Bagaimana dengan saal usul nama Samarinda? Merujuk kepada cerita yang berkembang di tengah masyarakat Samarinda, ada empat versi asal-usul nama Kota Samarinda. Pertama, berasal dari Bahasa Melayu, yakni dari kata “sama” dan “rendah”. Dua kata ini merupakan kata yang didapatkan berdasarkan persamaan ukuran tinggi rumah-rumah rakit terapung penduduk di Samarinda Seberang yang tidak ada lebih tinggi antara satu dengan yang lain, yang juga bermakna tatanan kemasyarakatan yang egaliter.

Versi kedua, berasal dari Bahasa Banjar yang juga dari dua kata yang serupa dengan Bahasa Melayu yaitu “sama” dan rendah, tetapi ini didasarkan persamaan ukuran tinggi Sungai Mahakam dengan daratan di tepiannya yang sama-sama rendahnya. Konon dahulunya setiap kali air pasang, kawasan tepian kota selalu tenggelam.

Ketiga, berasal dari Bahasa Sanskerta yaitu “Samarindo” yang bermakna salam sejahtera. Versi keempat adalah berdasarkan tradisi lisan bahwa nama Samarinda berasal dari Bahasa Melayu dari kata “samar” dan “indah”.

Versi terakhir yang paling banyak menjadi rujukan masyarakat setempat adalah ketika Raja Kutai memberi izin mereka berdiam di wilayah Kerajaan Kutai dan memilih daerah dataran rendah dekat dengan Sungai Mahakam. Suku Bugis Wajo akhirnya menamakan daerah tersebut “Samarendah” yang terdiri dari dua kata, “sama” dan “rendah” yang artinya tidak ada yang lebih tinggi antara satu dengan yang lain.

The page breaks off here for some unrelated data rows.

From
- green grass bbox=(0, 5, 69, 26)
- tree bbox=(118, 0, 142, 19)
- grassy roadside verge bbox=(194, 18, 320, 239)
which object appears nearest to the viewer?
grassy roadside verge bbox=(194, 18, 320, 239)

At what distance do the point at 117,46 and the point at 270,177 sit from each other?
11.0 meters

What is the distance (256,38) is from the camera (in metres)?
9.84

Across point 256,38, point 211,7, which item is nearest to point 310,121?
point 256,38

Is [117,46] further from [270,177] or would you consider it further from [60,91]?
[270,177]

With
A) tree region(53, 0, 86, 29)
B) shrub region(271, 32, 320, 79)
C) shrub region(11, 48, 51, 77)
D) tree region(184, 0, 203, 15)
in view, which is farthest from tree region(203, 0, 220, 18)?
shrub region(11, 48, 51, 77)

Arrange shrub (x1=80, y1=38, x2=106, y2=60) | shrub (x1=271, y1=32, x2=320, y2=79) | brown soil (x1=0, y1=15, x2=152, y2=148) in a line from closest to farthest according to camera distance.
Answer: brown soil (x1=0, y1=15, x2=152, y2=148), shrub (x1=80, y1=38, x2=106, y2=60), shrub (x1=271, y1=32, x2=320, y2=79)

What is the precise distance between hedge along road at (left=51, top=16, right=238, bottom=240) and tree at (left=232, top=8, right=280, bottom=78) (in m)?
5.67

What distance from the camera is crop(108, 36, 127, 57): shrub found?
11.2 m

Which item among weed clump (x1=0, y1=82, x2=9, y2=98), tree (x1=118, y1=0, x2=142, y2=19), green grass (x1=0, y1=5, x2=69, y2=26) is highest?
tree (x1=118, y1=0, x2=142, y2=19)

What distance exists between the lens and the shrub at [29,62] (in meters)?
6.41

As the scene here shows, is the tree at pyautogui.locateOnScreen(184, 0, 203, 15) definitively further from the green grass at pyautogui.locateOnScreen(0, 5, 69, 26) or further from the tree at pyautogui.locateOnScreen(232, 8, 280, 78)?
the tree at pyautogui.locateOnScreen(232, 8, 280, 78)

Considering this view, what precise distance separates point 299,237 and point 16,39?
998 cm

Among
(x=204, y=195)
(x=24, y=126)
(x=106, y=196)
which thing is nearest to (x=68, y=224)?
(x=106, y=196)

Penyebutan kata Samarendah saat ini diyakini menjadi Samarinda. Mulanya kota Samarinda berkembang dari tiga kampung pemukiman suku Kutai Puak Melanti yaitu Kampung Mangkupalas, Karang Mumus dan Karang Asam. Ketiga kampung ini bergabung dengan Kelurahan Ulu Dusun di Kutai Lama di bawah pimpinan Ngabehi Ulu. Sebelas tahun sesudah proklamsi kemerdekaan, yaitu Januari 1957, Kalimantan Timur memperoleh status provinsi dan Samarinda terpilih menjadi ibu kota.  Hingga dekade 1980-an, warga setempat masih menyebut Samarenda walaupun dalam penulisannya sudah berubah menjadi “Samarinda”.

Tak terasa, menikmati sore di taman Sama Rendah telah usai, berganti malam dan gemerlap lampu yang menghiasi taman. Ditemani amplang, sejenis kerupuk yang terbuat dari ikan tenggiri, ikan gabus ataujuga ikan pipih dengan campuran tepung tapioka khas Samarinda dan riuhnya pengunjung taman mengantarkan saya menoleh jauh ke belakang, sejarah panjang Kota Tepian, Samarinda.

Taman Samarendah merupakan bekas Lapangan Pemuda, Bangunan SMP Negeri 1, dan Bangunan SMA Negeri 1 Samarinda yang disulap menjadi taman kota. Jangan khawatir soal keamanan, karena Taman ini dijaga oleh Satuan Polisi Pamong Praja, yang biasanya mengamati pegunjung taman di halaman Museum Samarinda. Saya berjanji dalam hati, suatu saat akan kembali lagi ke kota pinggir sungai Mahakam yang cantik ini.